> TEXTAUSZUG:
Buchrezension
Christian Hennecke
Raus in eine neue Freiheit! Die Überwindung der klerikalen Kirche
Kösel-Verlag, 2021, 208 Seiten,
Gebundenes Buch: 20,00 Euro
Ebook/Kindle: 17,99 Euro
ISBN-10: 3466372739
ISBN-13: 978-3466372737
Raus! Nach dem Münchner Missbrauchsgutachten mehren sich die Austritte aus der Römisch-katholischen Kirche. Viele wollen nur noch weg. Auch der Generalvikariatsrat im Bistum Hildesheim Dr. Christian Hennecke thematisiert in seinem neusten Buch die vielfältigen Probleme und Herausforderungen, vor denen die katholische Kirche steht und plädiert für eine Überwindung. Ihm geht es dabei nicht um ein Aufhalten der Austritte, sondern um ein völliges Neudenken von Kirche als Institution. Seine These: „Eine neue Wirklichkeit der Kirche ist schon lange auf dem Weg, und das Evangelium findet auch heute seine Formen, die es in dieser Welt wirksam machen.“ (S. 60)
Zum Inhalt
Auf 209 Seiten führt Hennecke seine These zuweilen recht emotional aus. In elf Kapiteln plus Vorwort und Schlusswort macht sich der Autor Luft. Dabei fängt er bei der Corona-Krise an, prangert die „Diktatur des Zählens“ an, philosophiert über die Ordination (wobei er durchaus eine Sympathie für die Frauenordination erkennen lässt), und stellt fest, dass die Priesterausbildung neu gedacht werden muss (und Ausbildungsorte zusammengelegt werden müssen). Der Pfarrer kritisiert die grundsätzliche Machtversessenheit kirchlicher Würdenträger, skizziert die Zukunft des klerikalen Dienstes, ist für die Ökumene und auch für eine Segnung gleichgeschlechtlicher Paare. Auch zur Liturgie weiß er etwas zu sagen.
Hennecke ist bei seiner Realitätsbeschreibung nicht zimperlich: Die Kirche ähnelt zuweilen einem überinstitutionalisierten Verein. Doch die Zeiten, in denen sich Kirche so exklusiv vereinsartig organsierten kann, sind vorbei. Statt über die schwer zu organisierenden Selbstständigkeiten von Laien zu jammern, sollte man damit leben lernen und diese positiv bewerten. Denn diese Wandlungsprozesse sind nicht aufzuhalten, sondern die „eigentliche DNA“ des Evangeliums (S. 53). Statt stabilisierender Strukturprozesse müssen Laieninitiativen zugelassen und gefördert werden, auch wenn das „auf Kosten gewachsener Kirchengestalten“ (S. 53) geht. Gemeinde steht seit jeher im Transformationsprozess.

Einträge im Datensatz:

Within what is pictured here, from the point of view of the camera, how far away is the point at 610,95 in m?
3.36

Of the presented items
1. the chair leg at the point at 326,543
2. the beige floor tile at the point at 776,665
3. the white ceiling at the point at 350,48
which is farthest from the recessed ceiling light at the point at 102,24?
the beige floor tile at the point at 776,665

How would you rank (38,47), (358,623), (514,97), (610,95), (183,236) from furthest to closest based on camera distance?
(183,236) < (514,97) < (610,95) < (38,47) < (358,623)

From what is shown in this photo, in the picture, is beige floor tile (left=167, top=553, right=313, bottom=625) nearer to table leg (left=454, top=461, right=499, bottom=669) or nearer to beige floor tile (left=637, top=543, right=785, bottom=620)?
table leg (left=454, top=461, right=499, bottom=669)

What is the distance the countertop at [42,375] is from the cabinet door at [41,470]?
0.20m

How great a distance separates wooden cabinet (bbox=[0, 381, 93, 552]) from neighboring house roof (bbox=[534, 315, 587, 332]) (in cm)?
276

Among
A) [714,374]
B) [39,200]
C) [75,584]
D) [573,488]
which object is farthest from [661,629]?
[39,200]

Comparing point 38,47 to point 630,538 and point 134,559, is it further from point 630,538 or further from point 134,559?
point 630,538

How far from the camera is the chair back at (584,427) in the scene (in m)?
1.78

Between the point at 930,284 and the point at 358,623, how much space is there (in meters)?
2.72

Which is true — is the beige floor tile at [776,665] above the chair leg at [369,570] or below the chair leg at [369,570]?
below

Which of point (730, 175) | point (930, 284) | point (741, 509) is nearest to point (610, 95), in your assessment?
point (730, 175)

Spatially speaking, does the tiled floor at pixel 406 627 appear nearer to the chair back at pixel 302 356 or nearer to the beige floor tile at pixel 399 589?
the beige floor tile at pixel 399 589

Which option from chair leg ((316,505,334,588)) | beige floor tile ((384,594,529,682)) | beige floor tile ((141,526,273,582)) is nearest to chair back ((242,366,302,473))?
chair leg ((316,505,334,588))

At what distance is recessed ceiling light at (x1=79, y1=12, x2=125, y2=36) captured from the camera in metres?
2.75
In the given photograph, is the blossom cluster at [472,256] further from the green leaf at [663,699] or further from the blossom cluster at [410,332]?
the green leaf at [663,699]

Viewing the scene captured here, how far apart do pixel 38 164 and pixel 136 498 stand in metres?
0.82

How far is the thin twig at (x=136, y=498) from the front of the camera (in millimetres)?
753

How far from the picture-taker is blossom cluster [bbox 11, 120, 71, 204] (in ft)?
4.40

> DEINE AUFGABE A:
Übersetze diesen Satz aus der Buchrezension ins Englische: „Hennecke ist bei seiner Realitätsbeschreibung nicht zimperlich: Die Kirche ähnelt zuweilen einem überinstitutionalisierten Verein.“
> DEINE AUFGABE B:
Ändere den Abschnitt der Buchrezension, der mit „Hennecke ist bei“ anfängt und bis „jeher im Transformationsprozess.“ reicht, und setze dabei „Basisinitiativen“ an die Stelle von „Laieninitiativen“.

> DEINE ANTWORT A:
Hennecke does not mince words in his description of reality: the church sometimes resembles an over-institutionalized club.

> DEINE ANTWORT B:
Hennecke ist bei seiner Realitätsbeschreibung nicht zimperlich: Die Kirche ähnelt zuweilen einem überinstitutionalisierten Verein. Doch die Zeiten, in denen sich Kirche so exklusiv vereinsartig organsierten kann, sind vorbei. Statt über die schwer zu organisierenden Selbstständigkeiten von Laien zu jammern, sollte man damit leben lernen und diese positiv bewerten. Denn diese Wandlungsprozesse sind nicht aufzuhalten, sondern die „eigentliche DNA“ des Evangeliums (S. 53). Statt stabilisierender Strukturprozesse müssen Basisinitiativen zugelassen und gefördert werden, auch wenn das „auf Kosten gewachsener Kirchengestalten“ (S. 53) geht. Gemeinde steht seit jeher im Transformationsprozess.